Passage given:
□ □ □ □ □ □ □
EV ambitions: the new tech relieving range anxiety

A woman charges her electric car at a charging station.

Since the dawn of the modern electric car, two words have plagued its existence: range anxiety. But new range-managing tech could finally be the answer to making EVs more mainstream in 2024.

Driven by media hype, consumer trepidation and inadequate public charging infrastructure, many would-be EV owners put off the switch to electric due to their fear of range anxiety.

A recent poll in the United States found that 59% of those surveyed were very unlikely to purchase an EV in the immediate future. The reason? The vast majority had concerns over the infrastructure, battery technology and charging time.

That’s supported by research carried out by Recurrent, a company that specializes in battery reports for used EVs. It found that more than two-thirds of prospective EV owners said they haven’t bought one yet because of range anxiety.

Interestingly, with experience comes a more relaxed attitude. In the same survey, Recurrent discovered that almost two-thirds of current owners report no range anxiety at all. Clearly, the experience of living with one and learning to manage your charge reduces range anxiety over time.

But what if technology could help shortcut the process by helping you manage and maximize your range and show you charger availability in real-time, so you don’t need years of EV experience to feel comfortable?

Charging Station Charge Point Infrastructure EV Electric Vehicle

Leading the charge

Unsurprisingly, it’s longer trips that generate the most anxiety, because drivers are more reliant on public charging networks. While the public infrastructure is growing all the time, fear remains about whether you’ll reach a charger in time. Even if you do, there’s the anxiety of whether it’s occupied or working.
□ □ □ □ □ □ □
[Entries in a dataset]
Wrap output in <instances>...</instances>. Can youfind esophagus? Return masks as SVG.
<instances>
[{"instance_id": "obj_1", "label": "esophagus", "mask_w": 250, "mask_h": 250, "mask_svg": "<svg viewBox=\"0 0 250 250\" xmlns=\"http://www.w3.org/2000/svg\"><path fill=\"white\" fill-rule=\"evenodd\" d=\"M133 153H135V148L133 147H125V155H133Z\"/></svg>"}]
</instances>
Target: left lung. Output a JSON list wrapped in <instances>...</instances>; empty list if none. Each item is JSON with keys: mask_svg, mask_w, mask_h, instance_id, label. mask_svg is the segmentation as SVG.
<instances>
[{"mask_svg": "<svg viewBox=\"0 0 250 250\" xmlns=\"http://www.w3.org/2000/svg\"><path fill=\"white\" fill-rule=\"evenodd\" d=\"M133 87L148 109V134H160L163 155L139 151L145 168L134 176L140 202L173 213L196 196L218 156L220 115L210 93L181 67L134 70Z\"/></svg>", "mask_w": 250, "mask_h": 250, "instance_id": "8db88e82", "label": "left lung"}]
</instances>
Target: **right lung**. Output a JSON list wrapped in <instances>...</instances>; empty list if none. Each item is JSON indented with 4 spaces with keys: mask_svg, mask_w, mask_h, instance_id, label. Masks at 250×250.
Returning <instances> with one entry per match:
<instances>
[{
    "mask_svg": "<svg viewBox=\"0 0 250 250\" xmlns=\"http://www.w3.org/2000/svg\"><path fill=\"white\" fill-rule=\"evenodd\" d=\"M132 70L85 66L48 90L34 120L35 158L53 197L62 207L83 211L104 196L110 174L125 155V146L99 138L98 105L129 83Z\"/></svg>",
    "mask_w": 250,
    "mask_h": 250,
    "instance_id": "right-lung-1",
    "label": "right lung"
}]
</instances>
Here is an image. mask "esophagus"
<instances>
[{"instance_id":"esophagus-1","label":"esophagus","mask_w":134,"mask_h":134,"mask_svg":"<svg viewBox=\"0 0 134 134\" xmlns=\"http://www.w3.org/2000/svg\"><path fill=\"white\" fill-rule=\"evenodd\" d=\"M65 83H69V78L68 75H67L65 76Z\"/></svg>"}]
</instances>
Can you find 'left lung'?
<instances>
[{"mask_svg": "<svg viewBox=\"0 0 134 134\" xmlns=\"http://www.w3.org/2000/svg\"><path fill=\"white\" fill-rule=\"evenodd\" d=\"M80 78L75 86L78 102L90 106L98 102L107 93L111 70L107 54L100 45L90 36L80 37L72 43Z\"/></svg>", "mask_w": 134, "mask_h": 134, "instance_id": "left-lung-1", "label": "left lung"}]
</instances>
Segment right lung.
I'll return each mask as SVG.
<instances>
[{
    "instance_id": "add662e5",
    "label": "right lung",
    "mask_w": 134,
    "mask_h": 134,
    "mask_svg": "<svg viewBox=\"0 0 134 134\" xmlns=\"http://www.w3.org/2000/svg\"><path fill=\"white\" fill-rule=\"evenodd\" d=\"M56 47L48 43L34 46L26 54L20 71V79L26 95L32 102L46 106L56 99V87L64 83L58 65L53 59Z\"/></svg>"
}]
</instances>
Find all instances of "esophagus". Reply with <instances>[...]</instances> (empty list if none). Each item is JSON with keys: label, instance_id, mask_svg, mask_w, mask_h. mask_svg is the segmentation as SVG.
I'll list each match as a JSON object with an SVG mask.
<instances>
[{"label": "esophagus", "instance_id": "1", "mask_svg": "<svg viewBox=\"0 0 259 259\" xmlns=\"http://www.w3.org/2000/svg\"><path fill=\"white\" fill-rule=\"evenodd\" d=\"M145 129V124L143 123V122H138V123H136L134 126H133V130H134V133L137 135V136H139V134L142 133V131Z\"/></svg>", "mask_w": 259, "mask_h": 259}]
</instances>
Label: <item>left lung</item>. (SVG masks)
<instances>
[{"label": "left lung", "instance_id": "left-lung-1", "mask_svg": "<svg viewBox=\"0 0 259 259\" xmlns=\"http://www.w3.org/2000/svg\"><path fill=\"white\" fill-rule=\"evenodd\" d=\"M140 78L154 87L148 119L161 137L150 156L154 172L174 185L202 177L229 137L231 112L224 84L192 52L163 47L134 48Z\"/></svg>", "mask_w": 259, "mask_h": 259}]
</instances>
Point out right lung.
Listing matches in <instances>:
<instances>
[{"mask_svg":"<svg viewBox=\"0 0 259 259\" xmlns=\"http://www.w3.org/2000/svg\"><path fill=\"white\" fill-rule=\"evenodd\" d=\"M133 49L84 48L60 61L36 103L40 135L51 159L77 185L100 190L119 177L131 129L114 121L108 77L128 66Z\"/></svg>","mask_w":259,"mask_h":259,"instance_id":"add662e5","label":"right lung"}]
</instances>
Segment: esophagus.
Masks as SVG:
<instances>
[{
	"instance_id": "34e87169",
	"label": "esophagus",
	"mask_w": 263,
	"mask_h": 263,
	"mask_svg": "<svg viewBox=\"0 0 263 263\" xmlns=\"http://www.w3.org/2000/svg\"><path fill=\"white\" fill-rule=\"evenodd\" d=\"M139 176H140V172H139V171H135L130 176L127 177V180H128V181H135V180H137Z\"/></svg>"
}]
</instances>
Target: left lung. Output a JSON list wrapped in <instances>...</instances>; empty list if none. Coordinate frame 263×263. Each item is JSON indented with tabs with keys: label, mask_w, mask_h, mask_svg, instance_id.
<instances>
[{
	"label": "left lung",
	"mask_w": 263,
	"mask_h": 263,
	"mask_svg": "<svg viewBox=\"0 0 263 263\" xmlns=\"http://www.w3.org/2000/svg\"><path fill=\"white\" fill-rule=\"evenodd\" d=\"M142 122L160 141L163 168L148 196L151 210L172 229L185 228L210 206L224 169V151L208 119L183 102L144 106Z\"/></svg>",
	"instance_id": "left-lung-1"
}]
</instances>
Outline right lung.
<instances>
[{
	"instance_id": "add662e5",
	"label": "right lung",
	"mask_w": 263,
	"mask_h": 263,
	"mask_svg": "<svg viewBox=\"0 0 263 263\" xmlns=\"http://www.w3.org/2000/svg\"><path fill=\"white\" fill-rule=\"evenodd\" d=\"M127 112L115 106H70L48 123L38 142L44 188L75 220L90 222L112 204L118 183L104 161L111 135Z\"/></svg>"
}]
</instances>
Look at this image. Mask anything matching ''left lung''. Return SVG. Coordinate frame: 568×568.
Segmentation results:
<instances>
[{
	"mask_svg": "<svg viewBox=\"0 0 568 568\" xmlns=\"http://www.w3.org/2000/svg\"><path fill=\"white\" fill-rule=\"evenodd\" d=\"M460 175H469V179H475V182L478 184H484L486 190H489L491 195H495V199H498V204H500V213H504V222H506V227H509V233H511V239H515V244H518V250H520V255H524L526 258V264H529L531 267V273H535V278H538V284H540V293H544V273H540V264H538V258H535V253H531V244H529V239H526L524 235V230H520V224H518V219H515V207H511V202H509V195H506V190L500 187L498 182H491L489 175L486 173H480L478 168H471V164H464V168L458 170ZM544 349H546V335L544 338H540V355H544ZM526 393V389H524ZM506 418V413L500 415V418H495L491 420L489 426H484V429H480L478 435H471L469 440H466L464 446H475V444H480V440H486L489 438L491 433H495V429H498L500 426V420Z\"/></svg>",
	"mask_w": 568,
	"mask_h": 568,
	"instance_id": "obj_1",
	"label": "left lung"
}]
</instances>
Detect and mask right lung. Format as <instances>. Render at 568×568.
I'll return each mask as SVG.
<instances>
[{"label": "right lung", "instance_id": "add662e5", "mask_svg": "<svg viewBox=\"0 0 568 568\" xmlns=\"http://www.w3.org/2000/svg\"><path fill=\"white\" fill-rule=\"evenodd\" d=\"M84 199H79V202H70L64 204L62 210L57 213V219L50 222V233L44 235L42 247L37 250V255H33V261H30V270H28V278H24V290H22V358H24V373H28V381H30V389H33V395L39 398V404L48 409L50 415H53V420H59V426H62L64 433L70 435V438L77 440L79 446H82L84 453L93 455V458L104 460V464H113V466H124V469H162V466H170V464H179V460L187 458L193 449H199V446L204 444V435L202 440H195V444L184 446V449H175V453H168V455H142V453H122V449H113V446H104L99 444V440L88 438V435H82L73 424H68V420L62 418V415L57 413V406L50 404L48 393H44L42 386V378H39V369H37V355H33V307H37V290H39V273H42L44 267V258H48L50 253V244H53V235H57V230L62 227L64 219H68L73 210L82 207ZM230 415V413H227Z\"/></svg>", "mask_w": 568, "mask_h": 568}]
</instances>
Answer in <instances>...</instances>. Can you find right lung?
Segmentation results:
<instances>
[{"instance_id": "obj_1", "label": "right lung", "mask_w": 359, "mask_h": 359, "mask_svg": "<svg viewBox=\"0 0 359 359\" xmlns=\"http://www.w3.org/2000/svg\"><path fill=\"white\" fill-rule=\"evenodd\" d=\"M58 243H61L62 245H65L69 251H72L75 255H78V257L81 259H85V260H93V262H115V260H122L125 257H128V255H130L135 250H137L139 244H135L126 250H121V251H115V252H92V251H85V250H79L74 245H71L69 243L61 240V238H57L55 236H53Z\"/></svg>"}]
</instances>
□ □ □ □ □ □ □
Exercise tasks:
1/ In the range anxiety article, what kind of company is Recurrent?
2/ Please copy the part of the range anxiety article that opens with the words containing "A woman charges" and closes with "mainstream in 2024.".

Solved tasks:
1/ A company that specializes in battery reports for used EVs.

2/
A woman charges her electric car at a charging station.

Since the dawn of the modern electric car, two words have plagued its existence: range anxiety. But new range-managing tech could finally be the answer to making EVs more mainstream in 2024.